**ЗАДАНИЕ:** Перепишите без изменений строки из данных ниже: от строки, содержащей «What object from», до самого конца данных, включая обе границы.

[Записи рассуждений на основе сцен]
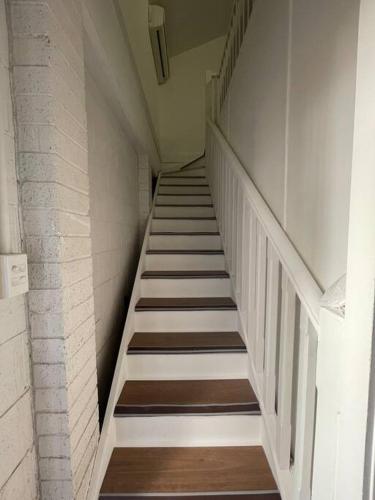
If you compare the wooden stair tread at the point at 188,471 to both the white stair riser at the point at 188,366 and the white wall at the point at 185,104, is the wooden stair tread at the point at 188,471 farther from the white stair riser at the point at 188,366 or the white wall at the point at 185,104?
the white wall at the point at 185,104

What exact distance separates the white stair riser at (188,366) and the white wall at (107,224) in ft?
0.68

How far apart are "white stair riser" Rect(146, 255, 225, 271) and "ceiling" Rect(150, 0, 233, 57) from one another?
3.46 m

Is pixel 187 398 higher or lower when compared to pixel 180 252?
lower

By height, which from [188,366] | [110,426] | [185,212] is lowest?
[110,426]

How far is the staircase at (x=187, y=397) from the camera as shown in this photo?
1.22 metres

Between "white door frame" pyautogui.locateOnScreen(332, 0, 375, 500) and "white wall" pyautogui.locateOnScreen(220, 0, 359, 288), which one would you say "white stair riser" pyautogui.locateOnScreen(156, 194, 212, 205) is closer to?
"white wall" pyautogui.locateOnScreen(220, 0, 359, 288)

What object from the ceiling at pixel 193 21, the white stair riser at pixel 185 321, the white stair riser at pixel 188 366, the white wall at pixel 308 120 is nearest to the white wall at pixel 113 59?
the white wall at pixel 308 120

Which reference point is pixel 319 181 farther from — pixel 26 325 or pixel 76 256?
pixel 26 325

**ОТВЕТ:**
What object from the ceiling at pixel 193 21, the white stair riser at pixel 185 321, the white stair riser at pixel 188 366, the white wall at pixel 308 120 is nearest to the white wall at pixel 113 59?
the white wall at pixel 308 120

Which reference point is pixel 319 181 farther from — pixel 26 325 or pixel 76 256?
pixel 26 325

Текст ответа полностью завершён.